The organiser of a women’s cycling race says he has had “numerous” offers of financial support after its main benefactor withdrew funding in reaction to British Cycling’s suspension of its transgender policy.

Colin Clews, the chief organiser of the Women’s CiCLE Classic, told BBC Sport some offers have come from women’s rights groups, as well as from individuals and companies.

Campaign groups Sex Matters and Fair Play for Women announcedexternal-link they had made a formal joint offer.

Peter Stanton has sponsored the race since its 2016 inception but withdrew his support on Tuesday after he said British Cycling made the “totally unacceptable” decision to suspend its transgender policy last week.

That decision came after transgender cyclist Emily Bridges was prevented from competing in her first elite women’s race, despite meeting the requirements, after the UCI – cycling’s world governing body – ruled her ineligible.

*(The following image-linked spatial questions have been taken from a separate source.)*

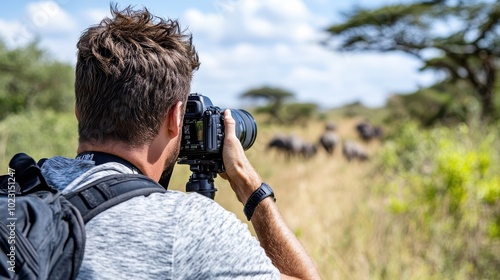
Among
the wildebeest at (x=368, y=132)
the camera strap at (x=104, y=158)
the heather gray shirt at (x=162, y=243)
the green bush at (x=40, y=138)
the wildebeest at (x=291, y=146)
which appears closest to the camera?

Clews said he respected Stanton’s views but “does not in any way condone this as a course of action to assist in promoting of those views”.

“The transgender policy adopted by British Cycling had been the result of a full consultation process and was believed to have been working well until last week when it was suspended without any further consultation,” Stanton told The British Continentalexternal-link.

“Whilst fully supportive of women’s sport, I also have many friends and colleagues within the transgender community whom I feel that I would be letting down if I did not make a stand to show my support for their rights.

“This is not the first case of a transgender rider competing under UCI rules, or even as part of an official UCI team, and to arbitrarily change that position based on one individual case, I find totally unacceptable.

“I am desperately saddened by the Emily Bridges case and the actions that it has prompted me to take. I sincerely hope that a satisfactory resolution to her case and that of similar cases in the future can be quickly found in the interests of all parties involved, and sport in general.”

Following Stanton’s funding withdrawal, British Cycling has pledged additional support to the Women’s CiCLE Classic, which Clews says is just under £10,000, but a £15,000 shortfall remains.

The Women’s CiCLE Classic forms part of British Cycling’s National Road Series and is set to take place on 19 June in Melton, Leicestershire, alongside its junior men’s equivalent.

Previous winners of the women’s race include Olympic medallists Katie Archibald and Neah Evans.

After a plea for support on Tuesday, Clews said the response had been “absolutely incredible”.

However, he said he had reservations of accepting offers from campaign groups for fear of “politicising” the race.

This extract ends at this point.